PR.9 - XH136
XH136 - At RAF Cosford
As a GI airframe at RAF Cosford (Photo : Paul Crawley)
XH136  - nose
Nose section at Bruntingthorpe (Photo : Damien Burke)
XH136 - Nav's Position
The Navigator's Position in the Nose (Photo : Les Bywaters)
Preserved at Bruntingthorpe by Pheonix Aviation, XH136 remains only as a nose section from the pressure bulkhead forward. However, the canopy and nose-cone are usually open allowing visitors to see and experience just how cramped a PR.9's navigator could be on long flights.

As you can see, a PR.9's nose cone could be swung open to admit the navigator.

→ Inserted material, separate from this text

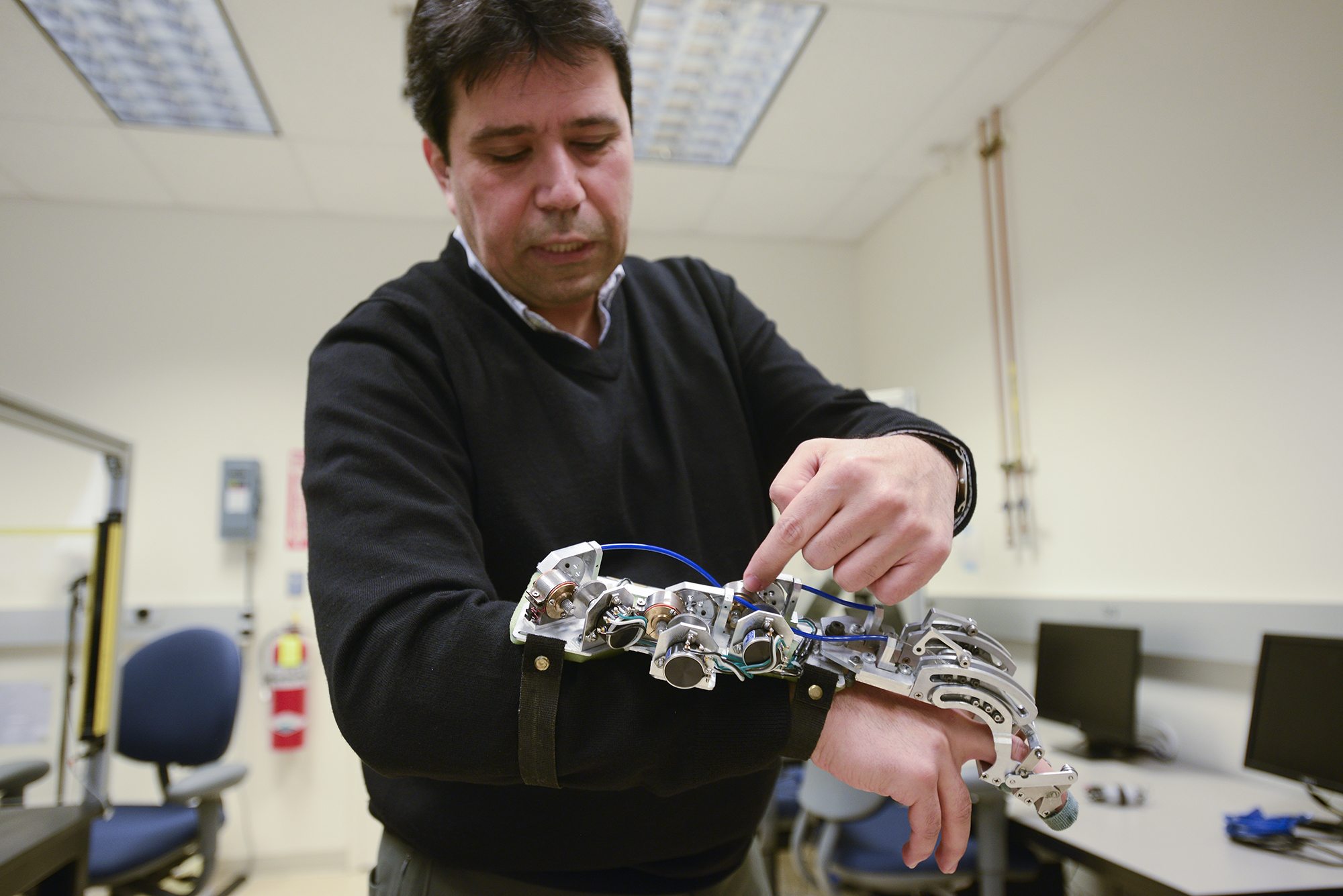 Hakan Gurocak, WSU Vancouver professor and director of the school of engineering and computer science, demonstrates technology he patented for the haptic glove on Jan. 7. The glove allows the user to experience a sense of touch in virtual reality settings.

It was a very small and cramped "office" which was fitted with a periscope through which the nav had forward vision. As the external lens was just under the nose cone, and about three feet off the ground, it must have been interesting to say the least when coming in to land.

This particular PR.9 had a fairly undistinguished career entering service directly with the Ministry of Aviation in 1959. It went on to serve with 58 Sqn, 13 Sqn (at Luqua, Malta) and then 39 Sqn. It spent a while with the Aircraft and Armament Experimental Establishment (A&AEE) before going back into service with 1 PRU. Finally XH136 was transferred as a Ground Instruction airframe at No 2 School of Technical Training (Cosford). It was put up for sale in 1983.

It would be interesting to fill out this aircraft's history. Any further detail would be most welcome.